Exercise:
Copy the text of every record below word for word, leaving out the pictures.

'''

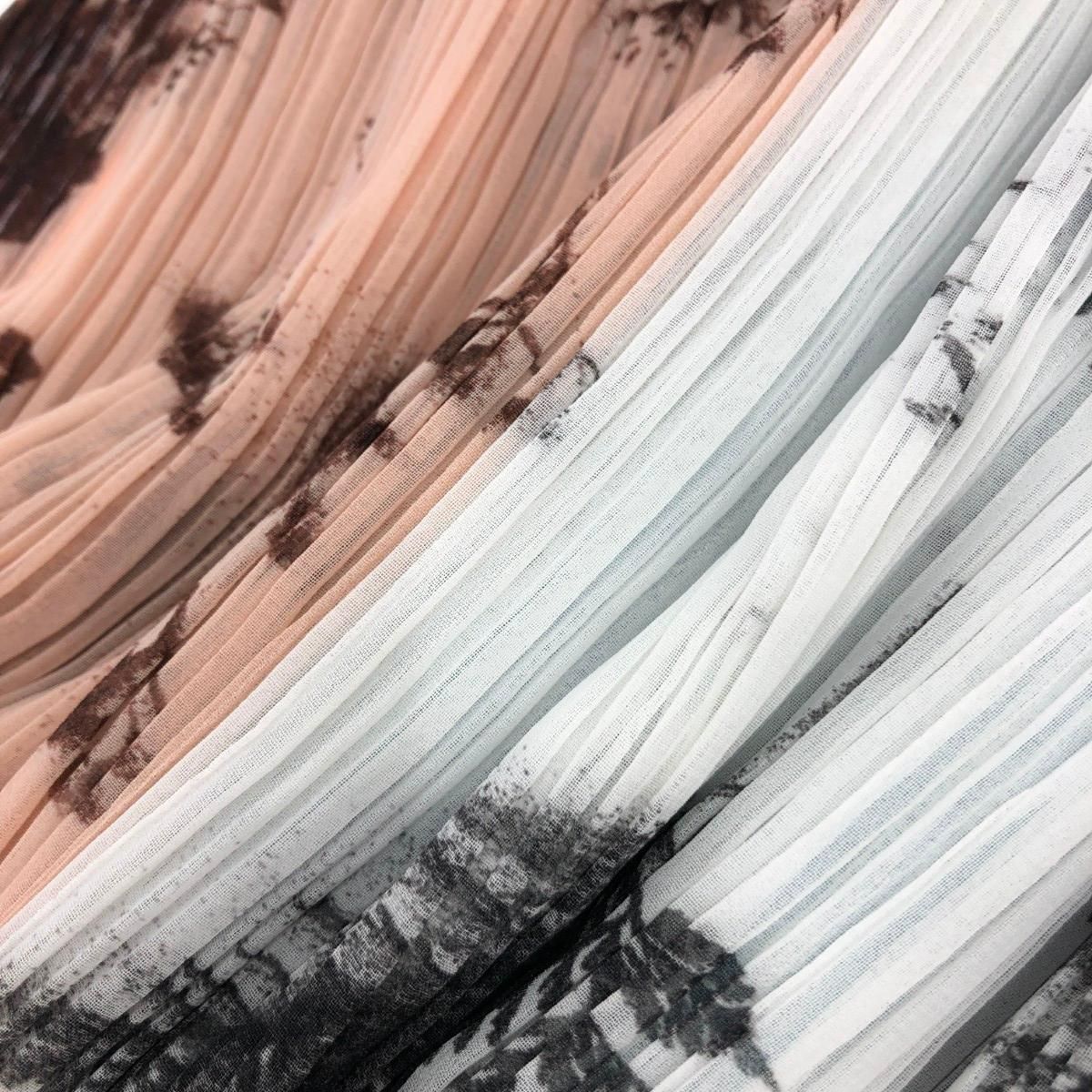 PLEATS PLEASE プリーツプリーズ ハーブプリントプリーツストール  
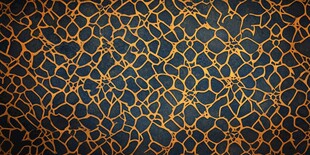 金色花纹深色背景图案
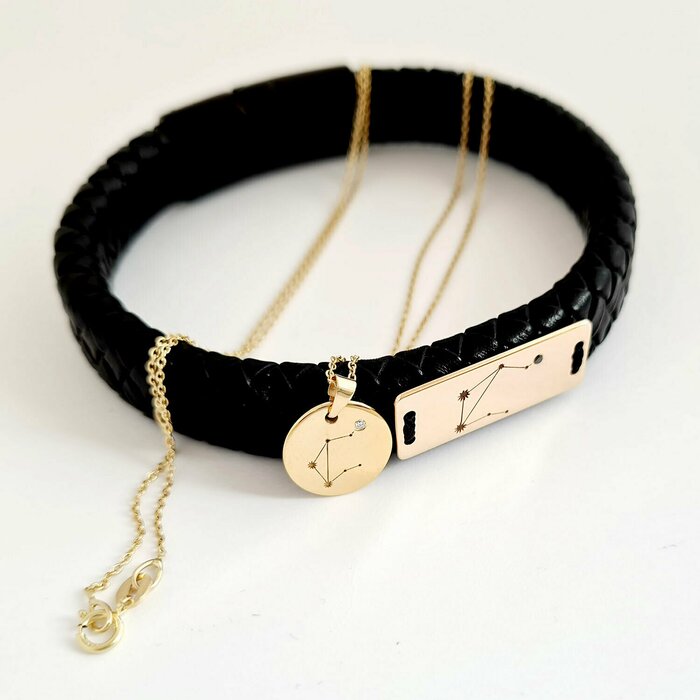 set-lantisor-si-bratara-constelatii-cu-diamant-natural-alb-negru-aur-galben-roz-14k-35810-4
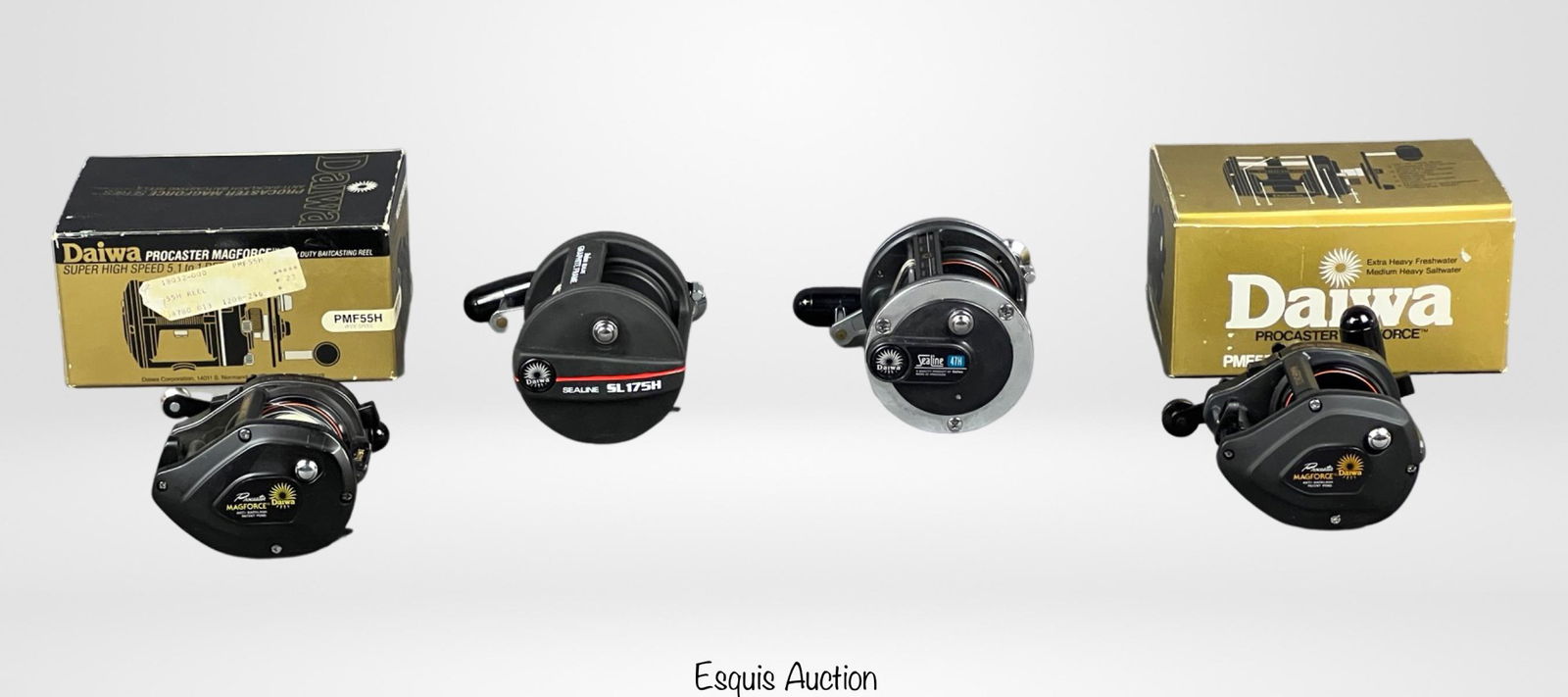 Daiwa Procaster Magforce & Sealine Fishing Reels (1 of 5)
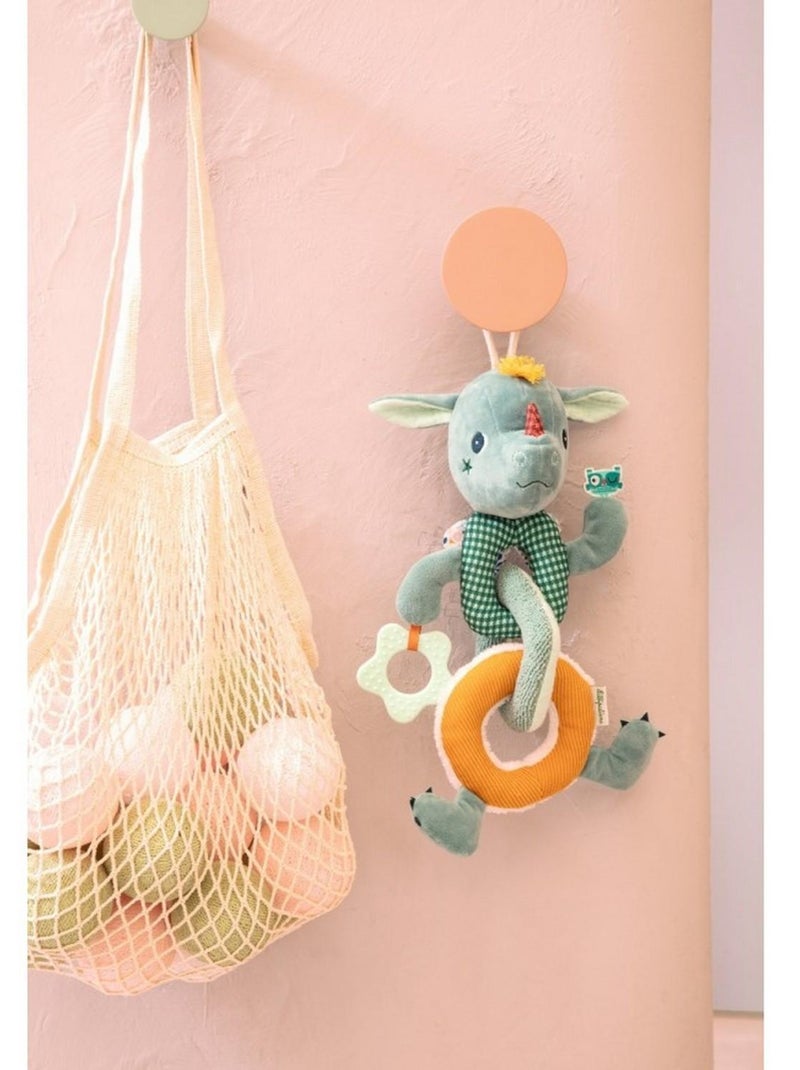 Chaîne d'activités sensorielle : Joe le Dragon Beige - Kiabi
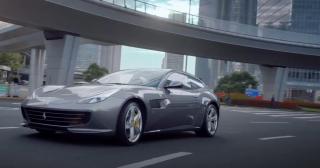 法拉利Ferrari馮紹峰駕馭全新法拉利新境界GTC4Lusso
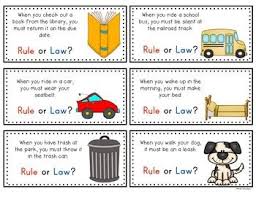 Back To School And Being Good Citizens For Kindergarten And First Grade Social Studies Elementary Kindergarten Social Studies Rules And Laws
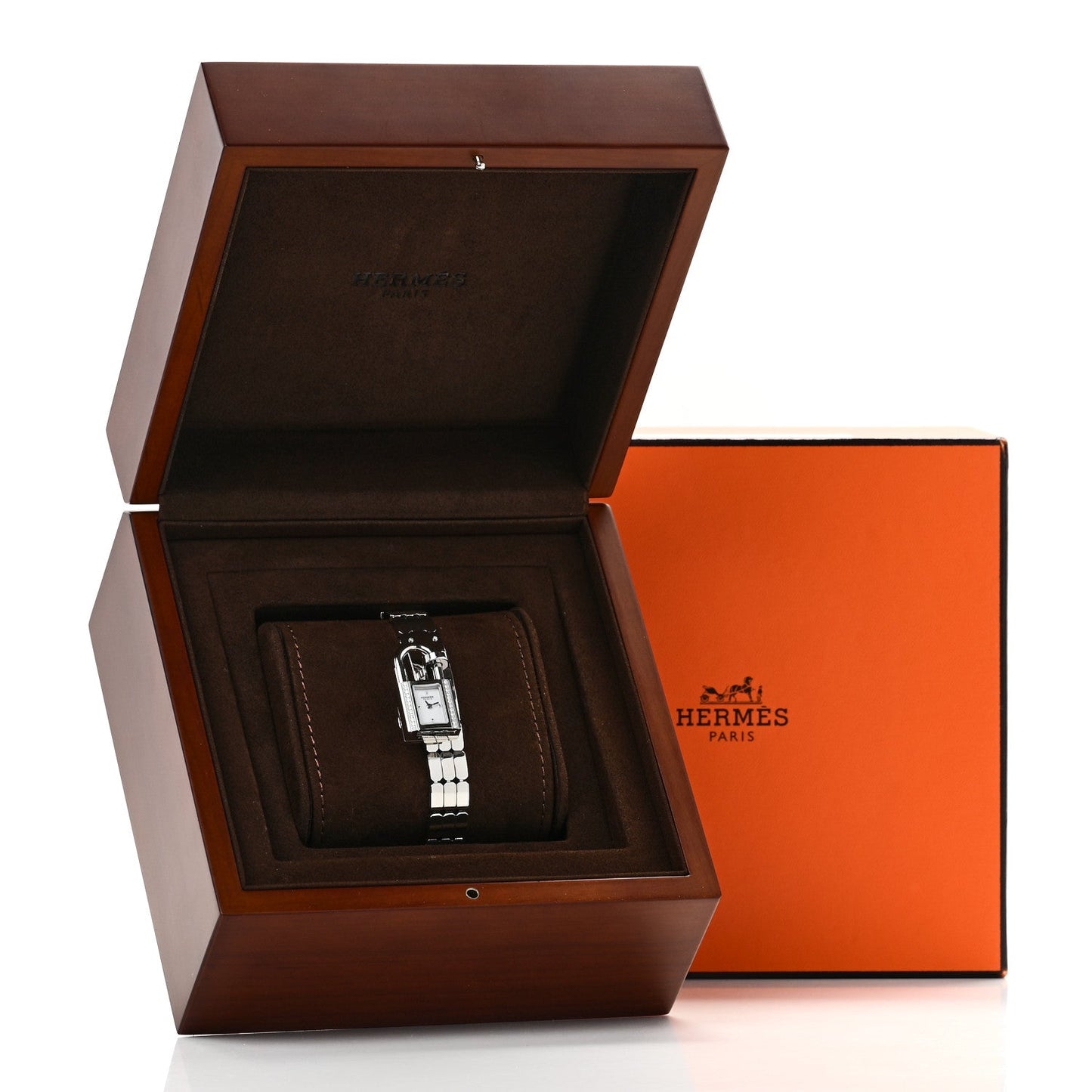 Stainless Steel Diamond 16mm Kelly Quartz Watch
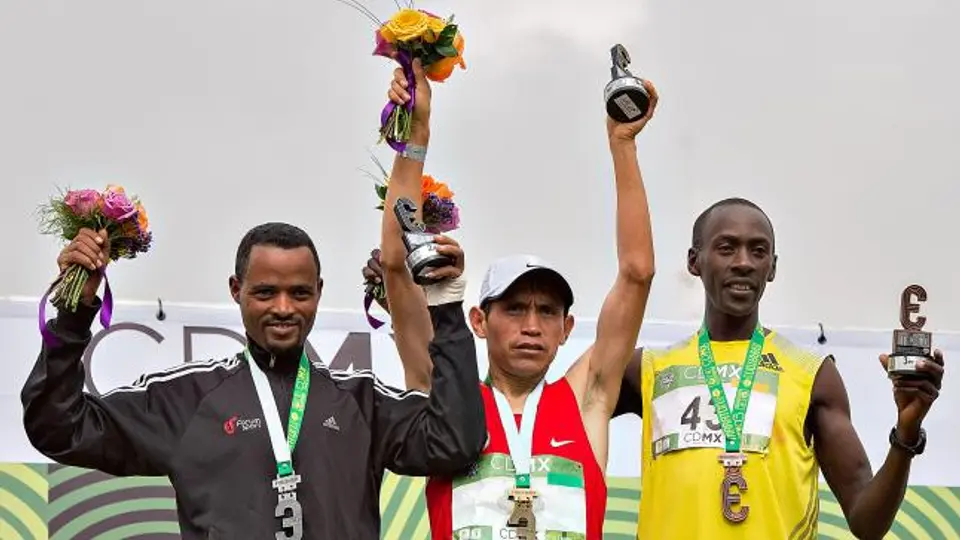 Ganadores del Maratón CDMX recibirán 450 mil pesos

'''

Response box:
 PLEATS PLEASE プリーツプリーズ ハーブプリントプリーツストール  
 金色花纹深色背景图案
 set-lantisor-si-bratara-constelatii-cu-diamant-natural-alb-negru-aur-galben-roz-14k-35810-4
 Daiwa Procaster Magforce & Sealine Fishing Reels (1 of 5)
 Chaîne d'activités sensorielle : Joe le Dragon Beige - Kiabi
 法拉利Ferrari馮紹峰駕馭全新法拉利新境界GTC4Lusso
 Back To School And Being Good Citizens For Kindergarten And First Grade Social Studies Elementary Kindergarten Social Studies Rules And Laws
 Stainless Steel Diamond 16mm Kelly Quartz Watch
 Ganadores del Maratón CDMX recibirán 450 mil pesos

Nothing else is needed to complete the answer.